Ce Fonds joue donc un rôle central dans l’indemnisation des exploitants en cas d’épisodes météorologiques extrêmes, qui seront amenés à se multiplier dans les années à venir en raison du dérèglement climatique. Comment fonctionne-t-il ? À quoi donne-t-il accès ? Le Figaro fait le point.

À voir aussi – «Déjà 10 tonnes en moins»: dans les Ardennes, l’épisode de gel fait d’importants dégâts

Un dommage non-assurable

Le Fonds des calamités agricoles est «complémentaire et exclusif» de l’assurance, c’est-à-dire qu’il ne peut pas être invoqué si le dommage subi par l’agriculteur peut être couvert par son assurance. Par ailleurs, pour que le Fonds soit activé, il faut pouvoir démontrer que le dommage a été provoqué par un phénomène climatique «exceptionnel» : il ne doit donc pas être fréquent, et être d’ampleur. Jusqu’ici, le fonds a souvent été invoqué dans des cas de sécheresses ou d’inondations.

Une fois débloqué, le Fonds des calamités agricoles va permettre d’indemniser deux types de pertes : les pertes de récolte et les pertes de fonds. L’exploitant qui souhaite en bénéficier doit prouver que le sinistre dépasse plusieurs seuils réglementaires :

  • Les pertes (de récolte ou de fonds) doivent être supérieures à 1000 euros.
  • Le taux de perte physique doit être supérieur à 30% de la récolte annuelle théorique.
  • Le montant des pertes dépasse 13% du produit brut théorique de l’exploitation.

D’où vient l’argent ?

Ce fonds est abondé de plusieurs manières. Tout d’abord, c’est le Fonds national de gestion des risques (FNGRA) qui est sollicité pour l’alimenter. Le FNGRA reçoit des cotisations professionnelles, et plus particulièrement une taxe de 5,5% sur les assurances obligatoires. Cette cotisation est plafonnée à 60 millions d’euros par an.
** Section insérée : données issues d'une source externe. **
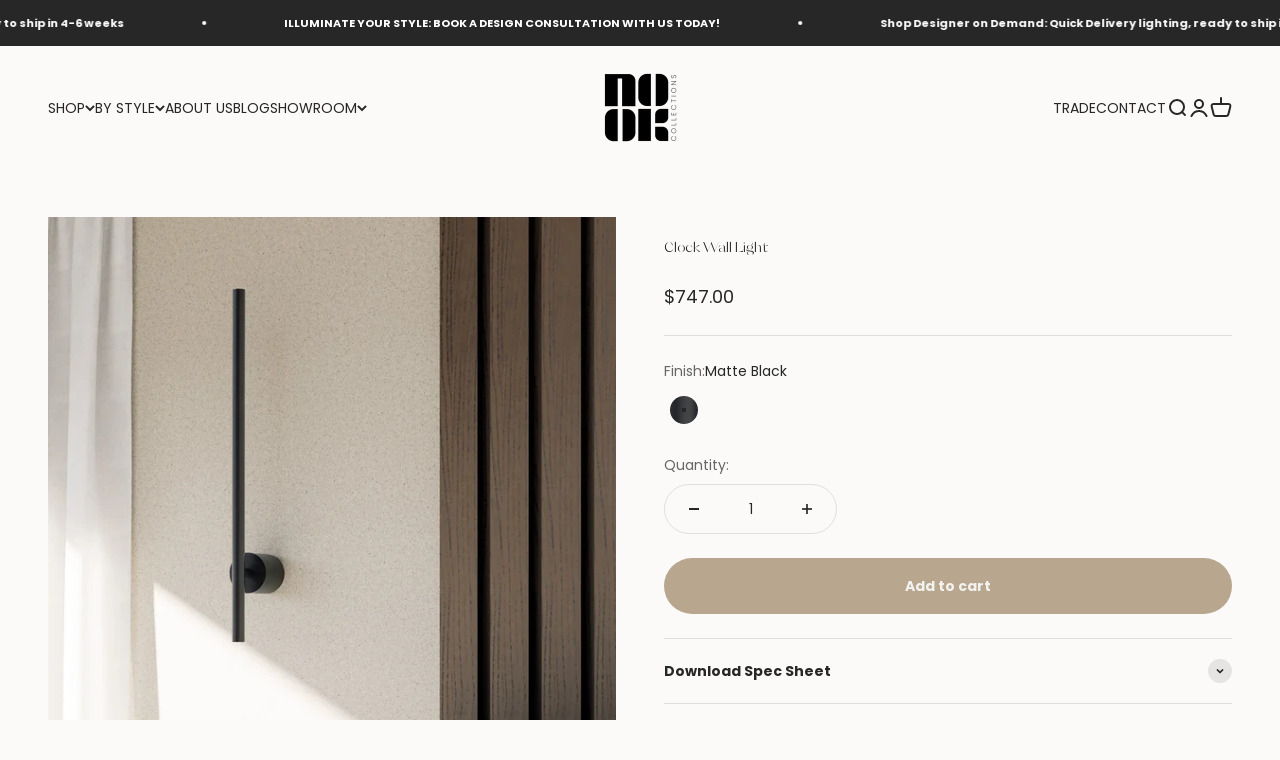

--- FILE ---
content_type: text/css
request_url: https://nookcollections.com.au/cdn/shop/t/21/assets/print.css?v=120817742506002554081729075409
body_size: -489
content:
.product-gallery__thumbnail-list-wrapper {
  display:block !important;
  visibility:visible;
} 
.product-gallery__thumbnail-list-wrapper .product-gallery__thumbnail-list img{
  width:100%;
  height:100%;
  display:block !important;
}
safe-sticky.product-info{
  margin-top:20px;
}
.product {
  grid: var(--product-grid);
  gap: 3rem 2.5rem;
  align-items: start;
  display: grid;
  column-gap: 3rem;
}
.descrption p {
  width: 100%;
}
.page-product.print_nav.zoom-image--enabled .header__wrapper{
  display: none;
}
body.page-product.print_nav.zoom-image--enabled .announcement-bar{
  display: none;
}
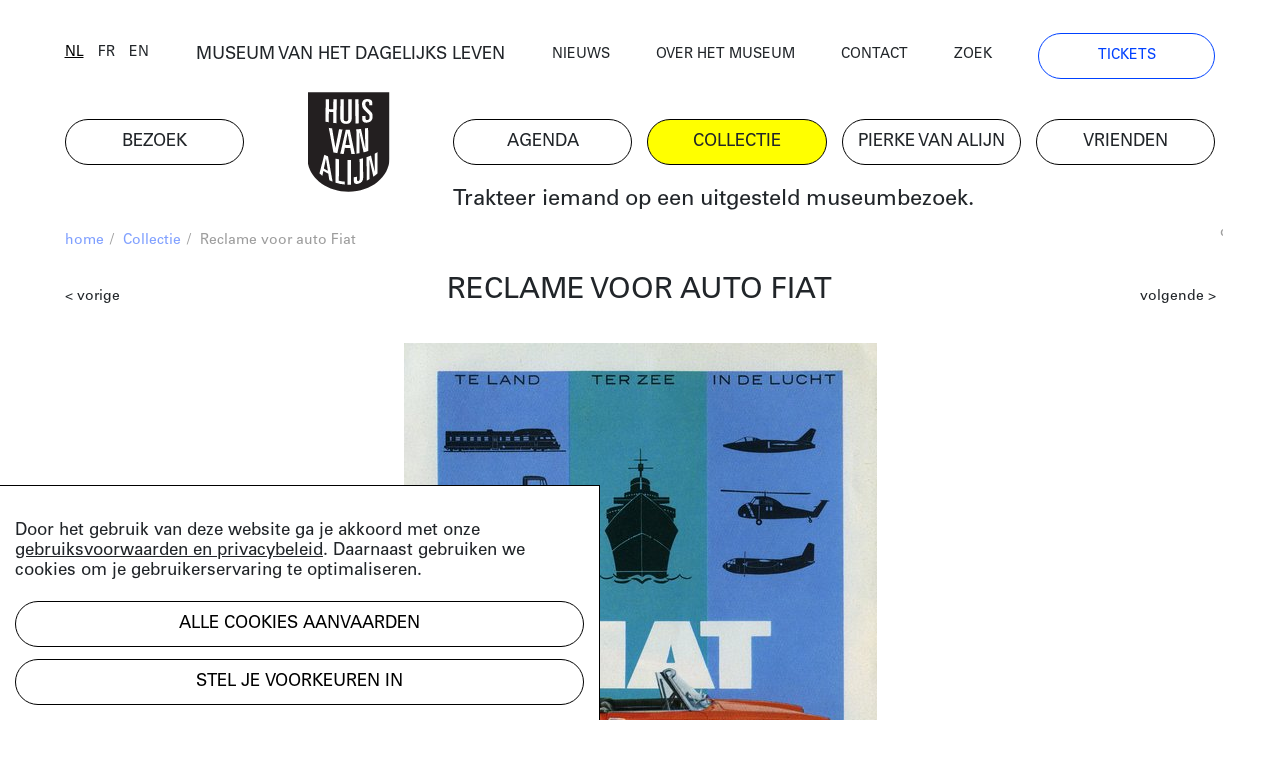

--- FILE ---
content_type: application/javascript; charset=UTF-8
request_url: https://huisvanalijn.be/share/js/share_8fad09474d.js
body_size: 941
content:
!function(){function e(){r($(".fb-like"))&&t(),r($(u))&&n(),r($(m))&&i(),r($(f))&&a(),r($(d))&&o(),r($(g))&&l(),r($(k))&&c(),r($(".social-media-links"))&&s()}function t(){window.fbAsyncInit=function(){FB.Event.subscribe("xfbml.render",function(){FB.Event.subscribe("edge.create",function(){flare.emit({category:"Like Facebook",action:"hit",label:document.getElementsByTagName("title")[0].innerHTML})})})}}function n(){$(document).on("click",u,function(){flare.emit({category:"Share Facebook",action:"hit",label:document.getElementsByTagName("title")[0].innerHTML})})}function i(){var e=document.createElement("script");e.type="text/javascript",e.async=!0,e.src="https://apis.google.com/js/plusone.js";var t=document.getElementsByTagName("script")[0];t.parentNode.insertBefore(e,t),window.dataLayer||(window.dataLayer=[],window.dataLayer.push=function(){flare.emit({category:"Share Google",action:"hit",label:document.getElementsByTagName("title")[0].innerHTML})}),$(document).on("click",m,function(){flare.emit({category:"Share Google",action:"hit",label:document.getElementsByTagName("title")[0].innerHTML})})}function a(){window.twttr=function(e,t,n){var i,a,o=e.getElementsByTagName(t)[0];if(!e.getElementById(n))return a=e.createElement(t),a.id=n,a.src="//platform.twitter.com/widgets.js",o.parentNode.insertBefore(a,o),window.twttr||(i={_e:[],ready:function(e){i._e.push(e)}})}(document,"script","twitter-wjs"),twttr&&twttr.ready(function(e){function t(e,t){if(e){var n=decodeURI(e);t+="=";for(var i=n.split("&"),a=0;a<i.length;a++){var o=i[a];if(0===o.indexOf(t))return unescape(o.split("=")[1])}}}e.events.bind("tweet",function(e){if(e){var n;e.target&&"IFRAME"==e.target.nodeName&&(n=t(e.target.src,"url")),flare.emit({category:"Share Twitter",action:"hit",label:document.getElementsByTagName("title")[0].innerHTML})}})}),$(document).on("click",f,function(){flare.emit({category:"Share Twitter",action:"hit",label:document.getElementsByTagName("title")[0].innerHTML})})}function o(){$(document).on("click",d,function(){flare.emit({category:"Share LinkedIn",action:"hit",label:document.getElementsByTagName("title")[0].innerHTML})})}function l(){$(document).on("click",g,function(){flare.emit({category:"Share Pinterest",action:"hit",label:document.getElementsByTagName("title")[0].innerHTML})})}function c(){$(document).on("click",k,function(){flare.emit({category:"Share WhatsApp",action:"hit",label:document.getElementsByTagName("title")[0].innerHTML})})}function s(){$(document).on("click",".social-media-links a",function(){var e=$(this);e.data("label")&&flare.emit({category:"Social",action:"hit",label:e.data("label")})})}function r(e){return!!e.length}var u=["ul:not(.social-media-links) .fb-share","ul:not(.social-media-links) .fa-facebook","ul:not(.social-media-links) .fa-facebook-square","ul:not(.social-media-links) .fa-facebook-official"].join(","),m=["ul:not(.social-media-links) .g-plusone","ul:not(.social-media-links) .fa-google-plus","ul:not(.social-media-links) .fa-google-plus-square","ul:not(.social-media-links) .fa-google-plus-official"].join(","),f=["ul:not(.social-media-links) .twitter-share-button","ul:not(.social-media-links) .fa-twitter","ul:not(.social-media-links) .fa-twitter-square"].join(","),d=["ul:not(.social-media-links) .IN-widget","ul:not(.social-media-links) .fa-linkedin","ul:not(.social-media-links) .fa-linkedin-square"].join(","),g=["ul:not(.social-media-links) .pin-it-button",'ul:not(.social-media-links) [class^="PIN"]',"ul:not(.social-media-links) .fa-pinterest","ul:not(.social-media-links) .fa-pinterest-p","ul:not(.social-media-links) .fa-pinterest-square"].join(","),k=["ul:not(.social-media-links) .fa-whatsapp","ul:not(.social-media-links) .fa-whatsapp-square"].join(",");e()}();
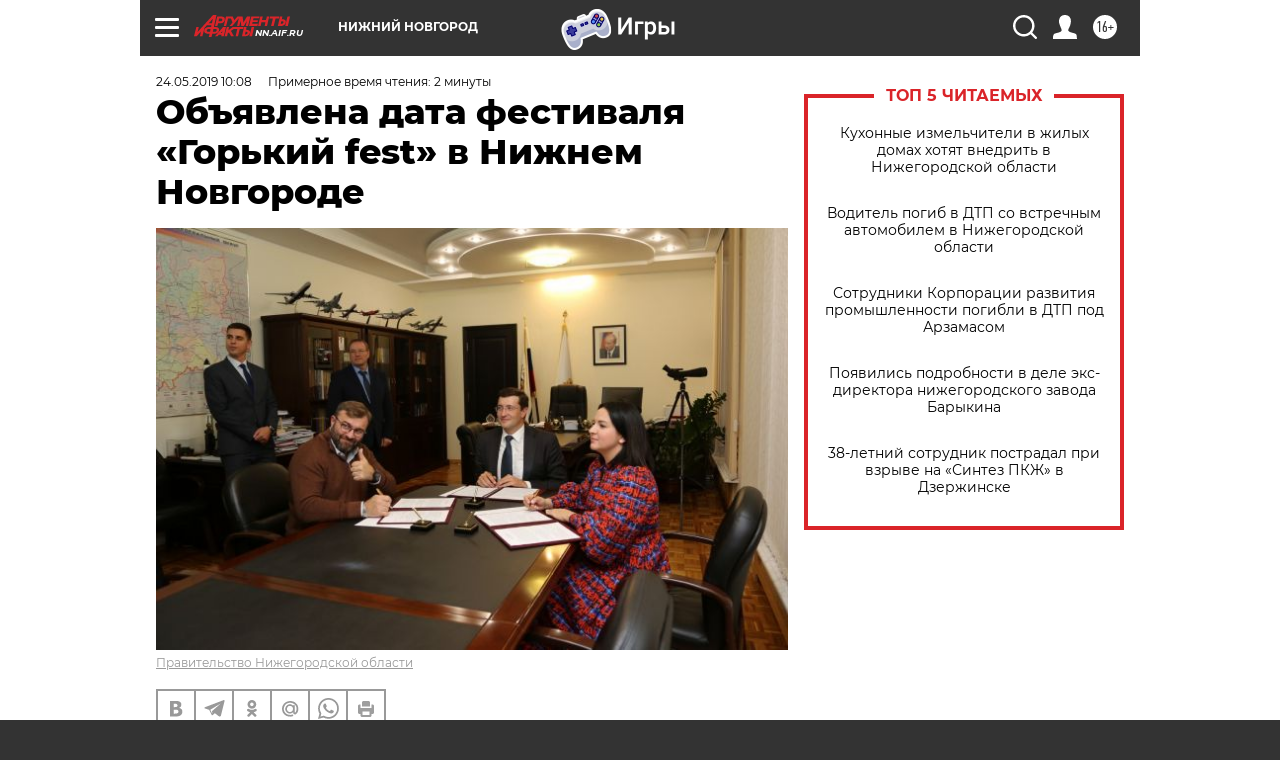

--- FILE ---
content_type: text/html
request_url: https://tns-counter.ru/nc01a**R%3Eundefined*aif_ru/ru/UTF-8/tmsec=aif_ru/429009278***
body_size: -71
content:
C667761269711CFFX1769020671:C667761269711CFFX1769020671

--- FILE ---
content_type: application/javascript
request_url: https://smi2.ru/counter/settings?payload=CIyLAhjMguWOvjM6JDJkNDk4YjIyLTU0MGEtNGZkNi1hZGFlLTIxY2E5N2IzZDY5YQ&cb=_callbacks____0mkod8fcl
body_size: 1524
content:
_callbacks____0mkod8fcl("[base64]");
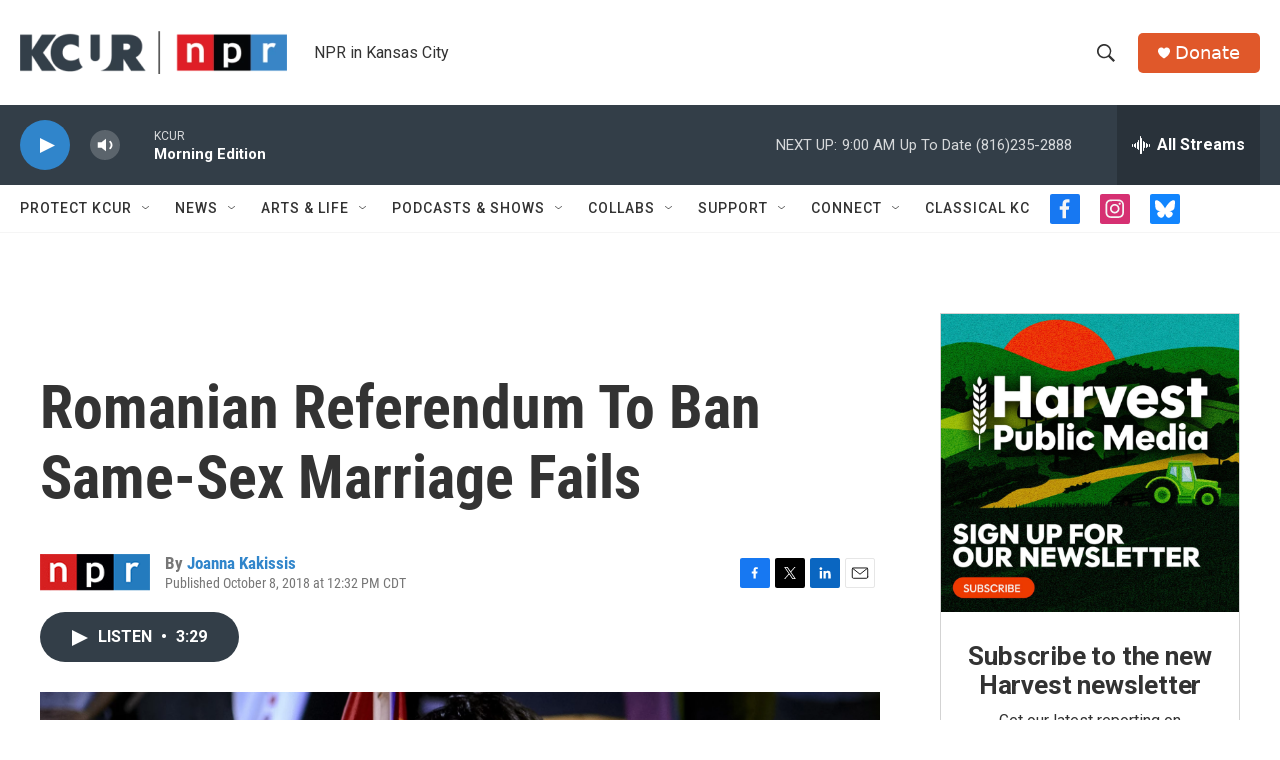

--- FILE ---
content_type: text/html; charset=utf-8
request_url: https://www.google.com/recaptcha/api2/aframe
body_size: 269
content:
<!DOCTYPE HTML><html><head><meta http-equiv="content-type" content="text/html; charset=UTF-8"></head><body><script nonce="c5XQXyALiRW1PCIuTROXNQ">/** Anti-fraud and anti-abuse applications only. See google.com/recaptcha */ try{var clients={'sodar':'https://pagead2.googlesyndication.com/pagead/sodar?'};window.addEventListener("message",function(a){try{if(a.source===window.parent){var b=JSON.parse(a.data);var c=clients[b['id']];if(c){var d=document.createElement('img');d.src=c+b['params']+'&rc='+(localStorage.getItem("rc::a")?sessionStorage.getItem("rc::b"):"");window.document.body.appendChild(d);sessionStorage.setItem("rc::e",parseInt(sessionStorage.getItem("rc::e")||0)+1);localStorage.setItem("rc::h",'1768488280237');}}}catch(b){}});window.parent.postMessage("_grecaptcha_ready", "*");}catch(b){}</script></body></html>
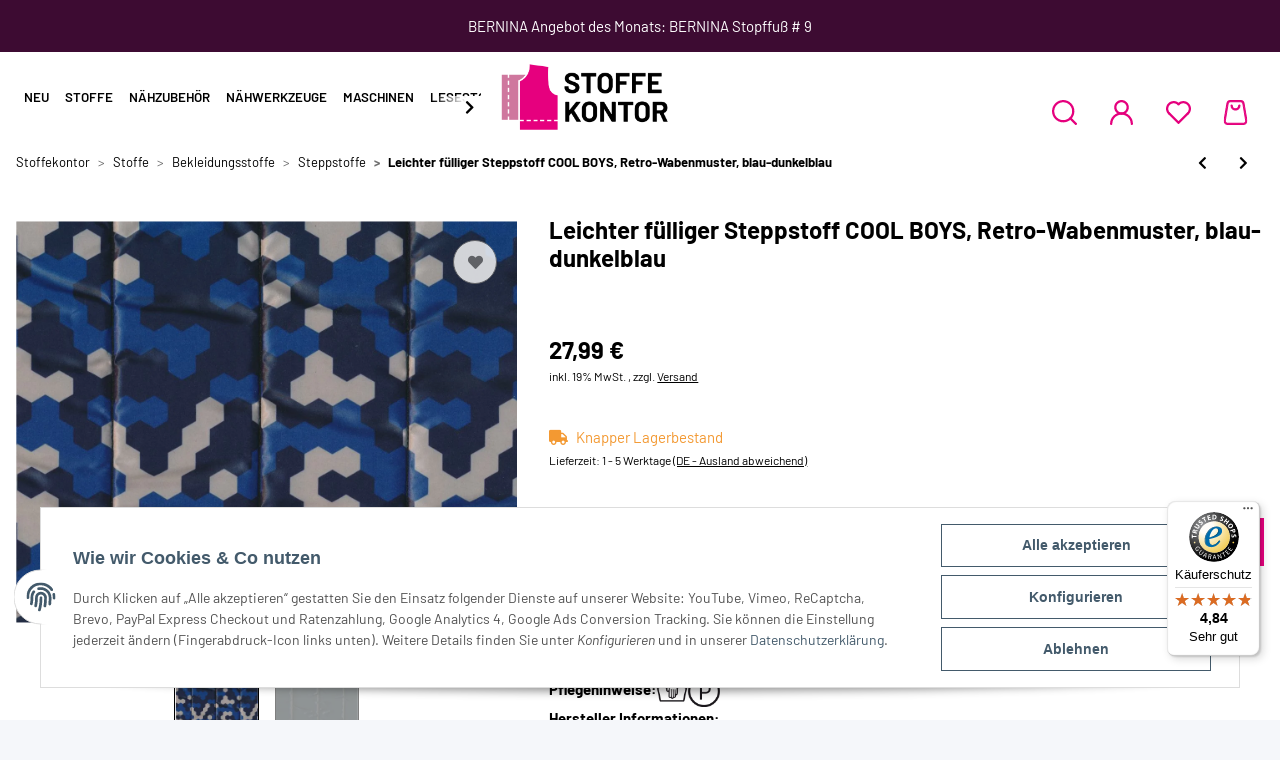

--- FILE ---
content_type: image/svg+xml
request_url: https://www.stoffekontor.de/templates/Stoffekontor/images/Lupe.svg
body_size: 389
content:
<?xml version="1.0" encoding="UTF-8"?><svg id="Ebene_1" xmlns="http://www.w3.org/2000/svg" xmlns:xlink="http://www.w3.org/1999/xlink" viewBox="0 0 21.45 21.45"><defs><style>.cls-1{fill:none;}.cls-2{clip-path:url(#clippath);}.cls-3{fill:#e5007d;}</style><clipPath id="clippath"><rect class="cls-1" width="21.45" height="21.45"/></clipPath></defs><g class="cls-2"><path class="cls-3" d="m9.61,1.95c-2.05,0-3.97.8-5.42,2.24-1.45,1.45-2.24,3.37-2.24,5.42s.8,3.97,2.24,5.42c2.99,2.99,7.85,2.99,10.84,0,2.99-2.99,2.99-7.85,0-10.84-1.45-1.45-3.37-2.24-5.42-2.24m0,17.27c-2.46,0-4.92-.94-6.8-2.81C1,14.59,0,12.18,0,9.61S1,4.63,2.82,2.82C4.63,1,7.04,0,9.61,0s4.98,1,6.8,2.82c3.75,3.75,3.75,9.85,0,13.6-1.87,1.87-4.34,2.81-6.8,2.81"/><path class="cls-3" d="m20.48,21.45c-.25,0-.5-.09-.69-.29l-4.75-4.75c-.38-.38-.38-1,0-1.38.38-.38,1-.38,1.38,0l4.75,4.75c.38.38.38,1,0,1.38-.19.19-.44.29-.69.29"/></g></svg>

--- FILE ---
content_type: text/javascript
request_url: https://widgets.trustedshops.com/js/X59DCF9E4A5C32D3C4C757D70C0326A41.js
body_size: 1526
content:
((e,t)=>{const a={shopInfo:{tsId:"X59DCF9E4A5C32D3C4C757D70C0326A41",name:"stoffekontor.de",url:"www.stoffekontor.de",language:"de",targetMarket:"DEU",ratingVariant:"WIDGET",eTrustedIds:{accountId:"acc-efd55804-eb73-47ff-9f2e-65446e5d17d3",channelId:"chl-63240d3f-6ac3-4bde-afcc-1db60b3b82b0"},buyerProtection:{certificateType:"CLASSIC",certificateState:"PRODUCTION",mainProtectionCurrency:"EUR",classicProtectionAmount:100,maxProtectionDuration:30,plusProtectionAmount:2e4,basicProtectionAmount:100,firstCertified:"2025-02-19 15:22:46"},reviewSystem:{rating:{averageRating:4.84,averageRatingCount:692,overallRatingCount:692,distribution:{oneStar:8,twoStars:1,threeStars:8,fourStars:63,fiveStars:612}},reviews:[{buyerFirstName:"Petra",buyerlastName:"S.",average:4,buyerStatement:"lieferzeiten sind nicht optimal,  jeder der Nähen möchte,mag schnell anfangen",rawChangeDate:"2026-01-15T10:43:11.000Z",changeDate:"15.1.2026",transactionDate:"2.1.2026"},{buyerFirstName:"Ursula",buyerlastName:"P.",average:4,buyerStatement:"die online Bestellung wurde zügig bearbeitet. \nDer Filter bei den Stoffen ist gewöhnungsbedürftig, manchmal nicht nachvollziehbar. Das liegt aber evtl. auch an der großen Auswahl.",rawChangeDate:"2026-01-14T17:59:10.000Z",changeDate:"14.1.2026",transactionDate:"9.1.2026"},{buyerFirstName:"Susan",buyerlastName:"G.",average:5,buyerStatement:"Immer schnell, immer kommunikativ. Gute Stoffe.\nDanke.",rawChangeDate:"2026-01-14T14:53:20.000Z",changeDate:"14.1.2026",transactionDate:"8.1.2026"}]},features:["MARS_REVIEWS","MARS_EVENTS","DISABLE_REVIEWREQUEST_SENDING","MARS_QUESTIONNAIRE","MARS_PUBLIC_QUESTIONNAIRE","SHOP_CONSUMER_MEMBERSHIP","GUARANTEE_RECOG_CLASSIC_INTEGRATION"],consentManagementType:"OFF",urls:{profileUrl:"https://www.trustedshops.de/bewertung/info_X59DCF9E4A5C32D3C4C757D70C0326A41.html",profileUrlLegalSection:"https://www.trustedshops.de/bewertung/info_X59DCF9E4A5C32D3C4C757D70C0326A41.html#legal-info",reviewLegalUrl:"https://help.etrusted.com/hc/de/articles/23970864566162"},contractStartDate:"2025-01-22 00:00:00",shopkeeper:{name:"Anja Küthe",street:"Ludwig-Hupfeld-Straße 30",country:"DE",city:"Leipzig",zip:"04178"},displayVariant:"full",variant:"full",twoLetterCountryCode:"DE"},"process.env":{STAGE:"prod"},externalConfig:{trustbadgeScriptUrl:"https://widgets.trustedshops.com/assets/trustbadge.js",cdnDomain:"widgets.trustedshops.com"},elementIdSuffix:"-98e3dadd90eb493088abdc5597a70810",buildTimestamp:"2026-01-16T05:55:30.848Z",buildStage:"prod"},r=a=>{const{trustbadgeScriptUrl:r}=a.externalConfig;let n=t.querySelector(`script[src="${r}"]`);n&&t.body.removeChild(n),n=t.createElement("script"),n.src=r,n.charset="utf-8",n.setAttribute("data-type","trustbadge-business-logic"),n.onerror=()=>{throw new Error(`The Trustbadge script could not be loaded from ${r}. Have you maybe selected an invalid TSID?`)},n.onload=()=>{e.trustbadge?.load(a)},t.body.appendChild(n)};"complete"===t.readyState?r(a):e.addEventListener("load",(()=>{r(a)}))})(window,document);

--- FILE ---
content_type: image/svg+xml
request_url: https://www.stoffekontor.de/templates/Stoffekontor/images/Benutzerkonto.svg
body_size: 327
content:
<?xml version="1.0" encoding="UTF-8"?><svg id="Ebene_1" xmlns="http://www.w3.org/2000/svg" xmlns:xlink="http://www.w3.org/1999/xlink" viewBox="0 0 19.82 21.56"><defs><style>.cls-1{fill:none;}.cls-2{clip-path:url(#clippath);}.cls-3{fill:#e5007d;}</style><clipPath id="clippath"><rect class="cls-1" y="0" width="19.82" height="21.56"/></clipPath></defs><g class="cls-2"><path class="cls-3" d="m18.84,21.56c-.54,0-.98-.44-.98-.98,0-4.38-3.57-7.95-7.95-7.95s-7.95,3.57-7.95,7.95c0,.54-.44.98-.98.98S0,21.12,0,20.58C0,15.12,4.45,10.67,9.91,10.67s9.91,4.45,9.91,9.91c0,.54-.44.98-.98.98"/><path class="cls-3" d="m9.91,1.96c-2.41,0-4.36,1.96-4.36,4.36s1.96,4.36,4.36,4.36,4.36-1.96,4.36-4.36-1.96-4.36-4.36-4.36m0,10.69c-3.49,0-6.32-2.84-6.32-6.32S6.42,0,9.91,0s6.32,2.84,6.32,6.32-2.84,6.32-6.32,6.32"/></g></svg>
Ensuite, c’est l’État qui complète avec des subventions à hauteur des besoins en cas de sinistres climatiques importants. Chambres d’agriculture France (l’Assemblée permanente des Chambres d’agriculture – APCA) précise que 150 millions d’euros ont pu être reversés à des agriculteurs sinistrés entre 2000 et 2013 par le biais de ce Fonds.

Chambres d’agriculture souligne toutefois les limites de ce dispositif : les taux d’indemnisation sont par exemple limités, ce qui a cette fois-ci obligé le gouvernement à débloquer des enveloppes «exceptionnelles» pour les viticulteurs. De plus, le versement des aides du Fonds peut prendre plusieurs mois. De quoi déstabiliser l’équilibre financier des producteurs. Ce vendredi sur franceinfo, la présidente de la FNSEA Christiane Lambert a appelé le gouvernement à accélérer les procédures d’indemnisation, arguant qu’après l’épisode de sécheresse l’année dernière, l’argent n’avait été perçu que «neuf mois après» par les agriculteurs.